Multiplayer, now called War Games, keeps the majority of game type variance from past Halos with a few extras like Regicide and Flood, while removing objective big team battle. Flood is this games zombie mode, except players fight as Spartans and zombies. Regicide is free for all, but marks one player as a higher kill score. All the others remain the same except for Oddball and Capture the Flag. Oddball now added passing, and intercepting, while CTF allows your supersolider to actually multi-task with a flag in one hand and a pistol in the other.

Multiplayer gameplay has improved with weapon positioning on the map. By periodically dropping ordinance instead of assigning weapon spawns to points on the battlefield, players will stop guarding weapon spawns. Everyone can see when the random weapon spawns, because they put it on every player’s HUD. As kill streaks increase, players get their own personal ordinance with three random choices. Still the biggest enhancement is the radar. Now instead of just dots, players can see specifics, like vehicles and their neutral, opposing or friendly identifying colors.

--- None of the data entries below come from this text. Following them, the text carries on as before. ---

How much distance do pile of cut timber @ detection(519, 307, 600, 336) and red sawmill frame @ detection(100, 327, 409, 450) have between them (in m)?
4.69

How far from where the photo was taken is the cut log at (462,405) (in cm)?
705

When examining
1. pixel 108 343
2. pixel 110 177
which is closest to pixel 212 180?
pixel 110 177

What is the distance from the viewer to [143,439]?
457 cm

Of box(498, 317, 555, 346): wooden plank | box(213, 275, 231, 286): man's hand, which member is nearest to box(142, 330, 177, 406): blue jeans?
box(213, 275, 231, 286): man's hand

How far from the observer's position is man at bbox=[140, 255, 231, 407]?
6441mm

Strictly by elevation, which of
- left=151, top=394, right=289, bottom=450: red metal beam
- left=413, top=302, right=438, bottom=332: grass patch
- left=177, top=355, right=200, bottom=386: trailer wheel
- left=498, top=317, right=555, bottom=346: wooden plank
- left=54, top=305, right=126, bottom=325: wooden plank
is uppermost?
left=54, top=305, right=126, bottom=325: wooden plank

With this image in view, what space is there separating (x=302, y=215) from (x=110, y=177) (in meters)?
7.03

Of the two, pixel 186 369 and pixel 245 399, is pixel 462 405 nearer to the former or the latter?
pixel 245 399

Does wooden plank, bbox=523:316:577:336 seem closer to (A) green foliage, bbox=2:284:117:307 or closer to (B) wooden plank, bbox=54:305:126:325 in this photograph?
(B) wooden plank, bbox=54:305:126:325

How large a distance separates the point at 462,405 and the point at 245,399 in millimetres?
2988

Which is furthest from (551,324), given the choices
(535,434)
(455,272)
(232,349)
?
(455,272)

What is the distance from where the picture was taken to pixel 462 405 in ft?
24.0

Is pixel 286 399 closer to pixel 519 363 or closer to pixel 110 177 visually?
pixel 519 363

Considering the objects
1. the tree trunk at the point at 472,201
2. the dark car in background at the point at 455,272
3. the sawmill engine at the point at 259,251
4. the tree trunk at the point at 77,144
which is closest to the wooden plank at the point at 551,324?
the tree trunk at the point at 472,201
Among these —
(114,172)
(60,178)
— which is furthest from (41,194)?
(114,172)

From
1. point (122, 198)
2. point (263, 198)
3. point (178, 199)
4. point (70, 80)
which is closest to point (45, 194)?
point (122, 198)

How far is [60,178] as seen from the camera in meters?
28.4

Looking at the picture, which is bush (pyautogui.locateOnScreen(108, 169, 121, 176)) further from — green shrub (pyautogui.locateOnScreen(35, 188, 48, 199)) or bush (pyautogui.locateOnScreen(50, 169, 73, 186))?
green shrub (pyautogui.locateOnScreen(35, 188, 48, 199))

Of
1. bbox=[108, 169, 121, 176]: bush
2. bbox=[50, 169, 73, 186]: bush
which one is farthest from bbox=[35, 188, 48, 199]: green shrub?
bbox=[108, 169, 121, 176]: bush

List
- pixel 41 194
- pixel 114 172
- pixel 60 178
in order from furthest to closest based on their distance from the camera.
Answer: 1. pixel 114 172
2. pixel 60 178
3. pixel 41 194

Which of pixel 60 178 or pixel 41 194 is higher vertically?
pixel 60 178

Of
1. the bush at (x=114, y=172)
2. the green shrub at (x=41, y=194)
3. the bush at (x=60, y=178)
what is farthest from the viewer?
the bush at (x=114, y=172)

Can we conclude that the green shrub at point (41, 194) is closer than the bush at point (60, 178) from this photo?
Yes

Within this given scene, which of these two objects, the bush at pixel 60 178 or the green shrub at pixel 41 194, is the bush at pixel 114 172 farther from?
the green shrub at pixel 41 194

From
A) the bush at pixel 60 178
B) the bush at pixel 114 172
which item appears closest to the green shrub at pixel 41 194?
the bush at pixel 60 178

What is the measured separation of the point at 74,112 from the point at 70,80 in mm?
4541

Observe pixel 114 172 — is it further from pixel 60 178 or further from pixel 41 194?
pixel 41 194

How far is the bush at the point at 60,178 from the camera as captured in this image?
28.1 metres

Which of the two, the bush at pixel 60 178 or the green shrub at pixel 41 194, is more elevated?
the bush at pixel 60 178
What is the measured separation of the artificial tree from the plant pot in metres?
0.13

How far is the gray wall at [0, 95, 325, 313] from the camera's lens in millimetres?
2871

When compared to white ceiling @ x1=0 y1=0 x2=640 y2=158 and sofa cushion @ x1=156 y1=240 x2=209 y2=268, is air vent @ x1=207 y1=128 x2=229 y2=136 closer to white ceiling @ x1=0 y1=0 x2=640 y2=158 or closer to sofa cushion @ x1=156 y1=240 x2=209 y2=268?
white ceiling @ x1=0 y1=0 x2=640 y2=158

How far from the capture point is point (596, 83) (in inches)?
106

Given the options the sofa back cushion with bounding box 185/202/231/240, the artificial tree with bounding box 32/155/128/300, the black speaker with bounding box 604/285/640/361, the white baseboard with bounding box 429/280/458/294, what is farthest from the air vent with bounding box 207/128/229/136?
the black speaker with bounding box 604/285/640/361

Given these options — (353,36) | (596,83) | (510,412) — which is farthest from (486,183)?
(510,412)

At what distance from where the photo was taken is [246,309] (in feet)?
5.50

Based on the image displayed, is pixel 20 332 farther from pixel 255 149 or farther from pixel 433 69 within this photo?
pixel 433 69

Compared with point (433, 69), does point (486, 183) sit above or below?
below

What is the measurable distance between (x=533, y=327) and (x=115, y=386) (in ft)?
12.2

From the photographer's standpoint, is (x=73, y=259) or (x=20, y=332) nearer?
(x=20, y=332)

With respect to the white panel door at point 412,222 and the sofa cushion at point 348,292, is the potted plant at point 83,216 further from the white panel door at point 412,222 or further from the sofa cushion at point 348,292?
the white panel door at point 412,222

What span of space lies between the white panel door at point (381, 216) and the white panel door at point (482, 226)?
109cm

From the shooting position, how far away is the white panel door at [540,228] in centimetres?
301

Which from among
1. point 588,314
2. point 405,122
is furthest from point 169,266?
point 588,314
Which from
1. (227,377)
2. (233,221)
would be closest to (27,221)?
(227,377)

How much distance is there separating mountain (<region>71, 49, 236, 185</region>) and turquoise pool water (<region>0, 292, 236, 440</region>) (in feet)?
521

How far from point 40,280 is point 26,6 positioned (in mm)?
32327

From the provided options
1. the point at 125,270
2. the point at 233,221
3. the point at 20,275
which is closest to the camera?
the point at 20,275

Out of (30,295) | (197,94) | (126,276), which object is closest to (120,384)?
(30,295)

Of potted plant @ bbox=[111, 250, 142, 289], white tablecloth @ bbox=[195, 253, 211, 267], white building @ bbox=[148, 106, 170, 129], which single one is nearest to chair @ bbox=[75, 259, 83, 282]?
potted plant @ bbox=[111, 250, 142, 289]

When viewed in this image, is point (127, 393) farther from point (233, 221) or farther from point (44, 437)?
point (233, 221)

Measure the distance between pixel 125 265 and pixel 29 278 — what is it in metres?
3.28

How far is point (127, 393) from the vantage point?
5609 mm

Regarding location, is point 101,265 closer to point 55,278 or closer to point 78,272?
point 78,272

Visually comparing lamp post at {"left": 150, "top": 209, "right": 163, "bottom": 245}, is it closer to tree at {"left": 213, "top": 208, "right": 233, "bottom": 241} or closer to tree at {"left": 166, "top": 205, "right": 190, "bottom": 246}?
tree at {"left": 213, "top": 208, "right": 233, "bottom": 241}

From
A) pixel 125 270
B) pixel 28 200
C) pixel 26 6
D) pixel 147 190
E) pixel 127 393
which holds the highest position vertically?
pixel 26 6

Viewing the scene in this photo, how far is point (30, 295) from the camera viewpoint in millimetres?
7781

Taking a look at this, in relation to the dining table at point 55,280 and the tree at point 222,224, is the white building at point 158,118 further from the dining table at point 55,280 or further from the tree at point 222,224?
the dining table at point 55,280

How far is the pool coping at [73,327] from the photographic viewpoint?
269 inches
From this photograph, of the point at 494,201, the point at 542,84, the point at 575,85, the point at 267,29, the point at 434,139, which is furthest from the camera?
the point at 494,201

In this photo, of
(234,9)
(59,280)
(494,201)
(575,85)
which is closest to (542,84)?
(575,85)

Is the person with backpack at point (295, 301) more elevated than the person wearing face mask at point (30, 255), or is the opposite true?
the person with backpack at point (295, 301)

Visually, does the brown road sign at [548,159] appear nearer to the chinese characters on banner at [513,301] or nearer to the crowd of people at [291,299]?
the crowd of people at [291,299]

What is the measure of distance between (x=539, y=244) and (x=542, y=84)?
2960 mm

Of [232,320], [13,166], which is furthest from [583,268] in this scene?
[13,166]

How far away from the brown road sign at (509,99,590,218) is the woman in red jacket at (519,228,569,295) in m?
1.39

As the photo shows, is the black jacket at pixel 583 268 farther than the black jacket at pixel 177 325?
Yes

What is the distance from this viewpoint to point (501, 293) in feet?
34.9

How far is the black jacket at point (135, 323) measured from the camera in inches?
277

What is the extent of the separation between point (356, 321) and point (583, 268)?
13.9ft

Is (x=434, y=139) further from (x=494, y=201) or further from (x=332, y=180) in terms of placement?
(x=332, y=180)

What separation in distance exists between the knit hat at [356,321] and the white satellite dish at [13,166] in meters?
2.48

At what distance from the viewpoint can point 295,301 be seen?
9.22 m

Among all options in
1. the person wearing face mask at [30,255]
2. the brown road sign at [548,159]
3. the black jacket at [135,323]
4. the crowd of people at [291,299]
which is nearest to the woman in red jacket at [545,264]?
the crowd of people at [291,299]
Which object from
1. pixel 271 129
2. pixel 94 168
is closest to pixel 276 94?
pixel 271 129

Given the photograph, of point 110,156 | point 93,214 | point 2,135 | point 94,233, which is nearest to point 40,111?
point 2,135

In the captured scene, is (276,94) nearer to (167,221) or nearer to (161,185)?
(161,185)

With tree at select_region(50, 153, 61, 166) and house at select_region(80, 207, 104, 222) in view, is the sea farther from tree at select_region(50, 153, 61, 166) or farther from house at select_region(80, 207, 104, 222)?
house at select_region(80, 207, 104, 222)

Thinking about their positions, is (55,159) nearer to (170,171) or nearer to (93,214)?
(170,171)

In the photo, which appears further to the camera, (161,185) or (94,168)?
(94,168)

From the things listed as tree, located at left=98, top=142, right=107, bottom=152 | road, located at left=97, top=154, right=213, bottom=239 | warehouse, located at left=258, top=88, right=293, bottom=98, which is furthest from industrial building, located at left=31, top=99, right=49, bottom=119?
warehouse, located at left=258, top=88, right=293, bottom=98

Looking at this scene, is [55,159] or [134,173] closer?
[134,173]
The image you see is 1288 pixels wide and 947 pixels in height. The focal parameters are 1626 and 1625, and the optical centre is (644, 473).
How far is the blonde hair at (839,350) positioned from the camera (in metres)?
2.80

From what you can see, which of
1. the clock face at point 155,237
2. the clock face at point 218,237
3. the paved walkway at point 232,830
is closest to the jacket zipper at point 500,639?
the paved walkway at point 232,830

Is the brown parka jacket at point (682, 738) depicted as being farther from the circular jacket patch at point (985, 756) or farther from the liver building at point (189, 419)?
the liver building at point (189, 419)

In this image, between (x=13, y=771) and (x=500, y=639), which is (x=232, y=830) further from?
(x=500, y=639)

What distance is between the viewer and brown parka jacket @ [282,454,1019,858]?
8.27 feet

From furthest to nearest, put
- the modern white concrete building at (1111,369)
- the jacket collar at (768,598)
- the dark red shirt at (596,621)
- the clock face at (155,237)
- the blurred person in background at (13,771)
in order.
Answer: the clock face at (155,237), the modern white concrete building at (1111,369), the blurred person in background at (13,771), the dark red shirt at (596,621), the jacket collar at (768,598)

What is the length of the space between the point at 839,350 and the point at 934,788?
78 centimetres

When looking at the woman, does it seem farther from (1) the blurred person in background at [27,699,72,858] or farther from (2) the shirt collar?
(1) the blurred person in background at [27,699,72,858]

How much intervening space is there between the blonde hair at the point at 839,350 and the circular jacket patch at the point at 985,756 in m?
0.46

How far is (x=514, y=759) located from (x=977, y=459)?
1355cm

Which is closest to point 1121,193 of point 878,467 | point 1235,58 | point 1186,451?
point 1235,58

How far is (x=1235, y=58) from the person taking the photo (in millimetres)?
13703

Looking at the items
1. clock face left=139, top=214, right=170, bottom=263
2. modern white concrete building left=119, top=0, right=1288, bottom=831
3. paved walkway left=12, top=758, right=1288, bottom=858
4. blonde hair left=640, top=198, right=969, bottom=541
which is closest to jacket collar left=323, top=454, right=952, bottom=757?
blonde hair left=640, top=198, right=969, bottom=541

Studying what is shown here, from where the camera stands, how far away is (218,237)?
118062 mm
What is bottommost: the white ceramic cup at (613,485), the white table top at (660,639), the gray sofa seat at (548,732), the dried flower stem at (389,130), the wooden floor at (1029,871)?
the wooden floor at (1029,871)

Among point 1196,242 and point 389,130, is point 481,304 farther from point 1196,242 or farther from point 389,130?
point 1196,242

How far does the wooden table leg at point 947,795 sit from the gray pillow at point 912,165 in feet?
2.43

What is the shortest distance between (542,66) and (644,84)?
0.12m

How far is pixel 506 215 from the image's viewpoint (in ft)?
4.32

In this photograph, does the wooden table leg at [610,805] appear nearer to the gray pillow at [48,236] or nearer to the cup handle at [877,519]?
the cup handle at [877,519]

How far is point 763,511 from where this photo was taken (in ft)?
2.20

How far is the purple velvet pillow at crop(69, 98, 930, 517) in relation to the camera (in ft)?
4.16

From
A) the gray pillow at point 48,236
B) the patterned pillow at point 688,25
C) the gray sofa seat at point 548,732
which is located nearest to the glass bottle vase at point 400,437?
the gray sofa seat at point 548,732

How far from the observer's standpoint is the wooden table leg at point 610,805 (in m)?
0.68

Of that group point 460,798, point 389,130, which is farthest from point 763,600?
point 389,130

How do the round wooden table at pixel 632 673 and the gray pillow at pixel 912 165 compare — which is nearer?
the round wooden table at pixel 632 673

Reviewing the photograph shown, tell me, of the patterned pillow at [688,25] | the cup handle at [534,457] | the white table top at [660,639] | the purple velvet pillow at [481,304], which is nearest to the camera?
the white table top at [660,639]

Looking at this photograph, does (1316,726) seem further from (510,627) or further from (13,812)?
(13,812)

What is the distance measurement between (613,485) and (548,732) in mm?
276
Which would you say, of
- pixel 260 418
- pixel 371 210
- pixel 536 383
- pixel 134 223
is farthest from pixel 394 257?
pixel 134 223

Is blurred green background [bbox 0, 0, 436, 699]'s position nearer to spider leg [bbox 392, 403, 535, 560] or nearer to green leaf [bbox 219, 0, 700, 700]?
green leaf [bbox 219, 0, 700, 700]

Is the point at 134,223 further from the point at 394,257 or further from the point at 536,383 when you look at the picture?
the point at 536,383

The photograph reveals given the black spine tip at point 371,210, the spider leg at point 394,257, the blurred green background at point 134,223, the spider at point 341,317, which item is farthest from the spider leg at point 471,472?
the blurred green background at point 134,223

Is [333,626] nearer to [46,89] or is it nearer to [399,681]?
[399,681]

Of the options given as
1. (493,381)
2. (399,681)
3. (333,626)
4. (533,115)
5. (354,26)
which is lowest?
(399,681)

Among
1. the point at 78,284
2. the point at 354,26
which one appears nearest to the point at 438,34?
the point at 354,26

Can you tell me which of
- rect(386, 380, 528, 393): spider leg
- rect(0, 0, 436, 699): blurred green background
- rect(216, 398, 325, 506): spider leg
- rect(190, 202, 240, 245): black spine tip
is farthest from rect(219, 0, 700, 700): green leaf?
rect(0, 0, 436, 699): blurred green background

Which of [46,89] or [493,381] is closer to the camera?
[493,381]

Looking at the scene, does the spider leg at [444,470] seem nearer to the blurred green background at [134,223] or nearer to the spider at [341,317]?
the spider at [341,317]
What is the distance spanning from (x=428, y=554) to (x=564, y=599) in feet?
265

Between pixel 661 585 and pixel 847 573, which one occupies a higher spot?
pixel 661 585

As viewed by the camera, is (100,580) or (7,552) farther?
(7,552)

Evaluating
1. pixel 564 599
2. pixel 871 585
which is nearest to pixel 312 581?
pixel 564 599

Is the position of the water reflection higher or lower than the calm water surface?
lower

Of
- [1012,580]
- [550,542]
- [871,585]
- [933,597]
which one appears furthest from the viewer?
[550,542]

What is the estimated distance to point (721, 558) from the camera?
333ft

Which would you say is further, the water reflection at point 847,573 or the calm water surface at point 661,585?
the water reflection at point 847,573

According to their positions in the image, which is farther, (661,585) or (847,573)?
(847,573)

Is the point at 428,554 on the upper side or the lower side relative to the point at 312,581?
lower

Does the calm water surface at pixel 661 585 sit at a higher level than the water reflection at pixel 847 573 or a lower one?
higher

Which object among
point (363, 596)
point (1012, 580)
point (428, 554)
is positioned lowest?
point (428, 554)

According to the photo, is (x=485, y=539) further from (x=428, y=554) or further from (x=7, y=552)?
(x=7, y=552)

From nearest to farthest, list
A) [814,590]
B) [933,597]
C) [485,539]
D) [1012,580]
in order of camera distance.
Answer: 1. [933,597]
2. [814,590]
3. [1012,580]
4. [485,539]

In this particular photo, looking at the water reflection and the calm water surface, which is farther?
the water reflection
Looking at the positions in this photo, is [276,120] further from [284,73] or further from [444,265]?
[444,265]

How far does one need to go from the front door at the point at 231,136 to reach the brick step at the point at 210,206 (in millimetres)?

Every multiplayer game will have its slip ups in respawn positioning, so does Halo 4. The difference this time is the minimum player requirement is too low. When a carried over game begins, the game may start two v. one and result in uneven teams even after others join.

Score: 9.75 / 10

Valhalla: Detailed Improvements Everywhere, Spartan Ops, Best Halo Graphics

Hel: Multiplayer minimums, Checkpoint issues

Here at Top Tyr each game is played through its entirety before the review process begins. The review is based on entertaining gameplay, story and innovative advancement in gaming. Intangibles and changes between sequels are also viewed.